長短比率
ブラームス作品中の楽曲冒頭の調性を調べてエクセルに入力したことは6月6日の記事で紹介した。本日は長調短調に関するブラームスのお好みの話である。
既に6月6日に説明したルールに基づいて集計したところ、総数599曲に対して長調324曲、短調は275曲である。約54%が長調という結果が出た。前にも述べたようにこれは楽曲冒頭だけの数値だ。曲中においていかに重要な転調が行われていようともそれは、無視されているし、調の決定が困難な場合は通説に従っている。細かな点で修正の余地はあるが、話の大筋としては動かし難い。

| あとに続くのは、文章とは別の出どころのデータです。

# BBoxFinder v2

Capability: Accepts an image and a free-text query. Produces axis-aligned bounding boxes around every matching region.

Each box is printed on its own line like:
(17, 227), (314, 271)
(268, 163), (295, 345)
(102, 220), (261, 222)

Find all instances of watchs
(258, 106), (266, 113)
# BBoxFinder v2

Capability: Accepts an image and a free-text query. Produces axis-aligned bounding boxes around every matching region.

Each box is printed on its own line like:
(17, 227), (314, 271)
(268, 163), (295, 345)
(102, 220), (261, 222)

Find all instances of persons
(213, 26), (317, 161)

さて、ベートーヴェンでも同じ集計をした。結果は総数505曲に対して、長調が397曲、短調が108曲と出た。長調が約79%を占める。どなたか生誕250周年記念でモーツアルトを集計してはくれまいか。直感では恐らくもっと長調の比率が高いと思われる。

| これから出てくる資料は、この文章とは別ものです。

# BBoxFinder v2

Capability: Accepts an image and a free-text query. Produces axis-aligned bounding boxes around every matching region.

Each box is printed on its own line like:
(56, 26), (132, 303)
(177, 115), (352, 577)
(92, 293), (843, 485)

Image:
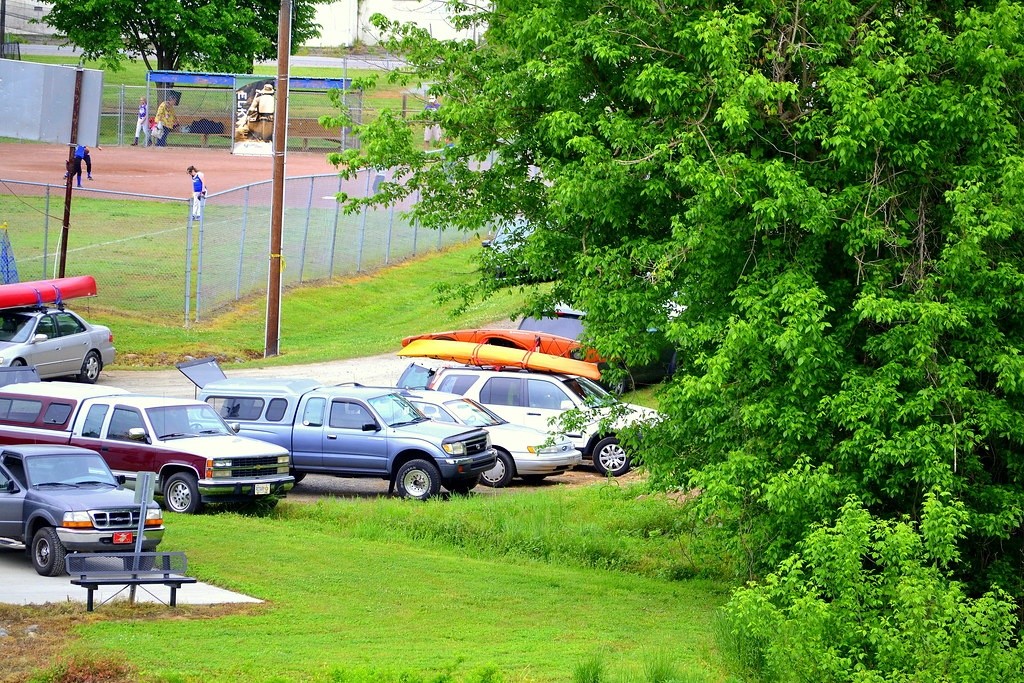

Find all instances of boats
(397, 328), (607, 381)
(0, 276), (98, 307)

ブラームスがもっとも頻度高く起用した長調はヘ長調だ。長調全体の15.4%を占める。短調ではイ短調の18.5%が最高だ。昨日話題にした「FAF」をきっちりと裏付ける結果となった。
本日はベートーヴェンネタに脱線をすることが多い。ベートーヴェンの長調1位は変ホ長調だ。となると短調は当然ハ短調が予想されるが、結果もやはりハ短調だ。ベートーヴェン全短調の28%を占める。ベートーヴェンの短調3曲に1曲はハ短調といっても大袈裟ではない。ブラームスの短調1位が18.5%に過ぎないのだから、3割に迫るハ短調への集中は驚異的である。長短あわせて考察すると♭3つの調号への偏愛が見てとれる。これってベートーヴェン好きの実感とあっていると思う。全505曲のうち実に19.4%が♭3つを背負っている。5曲に1曲は♭3つだ。

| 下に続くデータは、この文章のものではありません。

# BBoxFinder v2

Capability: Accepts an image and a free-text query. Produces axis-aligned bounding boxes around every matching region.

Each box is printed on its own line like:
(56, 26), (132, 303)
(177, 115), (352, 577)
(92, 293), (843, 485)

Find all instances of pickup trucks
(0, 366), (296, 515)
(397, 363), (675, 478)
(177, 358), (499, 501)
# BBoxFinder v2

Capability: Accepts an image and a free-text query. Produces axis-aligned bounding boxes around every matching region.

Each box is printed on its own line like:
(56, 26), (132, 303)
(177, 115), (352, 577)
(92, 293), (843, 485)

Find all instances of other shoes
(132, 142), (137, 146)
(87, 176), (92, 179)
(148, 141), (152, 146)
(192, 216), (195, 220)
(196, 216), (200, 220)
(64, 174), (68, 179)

ブラームスの好みの調号は何か。ズバリ♭1個だ。長調でヘ長調が1位であり、短調でもニ短調は、2位なので順当だ。調号ランキングは以下「♭3個」と「調号なし」が続く。4位にやっとシャープ系が出る。「♯2個」10.5%だ。ベートーヴェンと共通するのだが、どちらかというとフラット系優勢である。
簡単な統計でもブラームスとベートーヴェンの間の調性起用上の癖の違いは明らかである。ブラームスをベートーヴェンの後継者という論調ばかりでは面白くあるまい。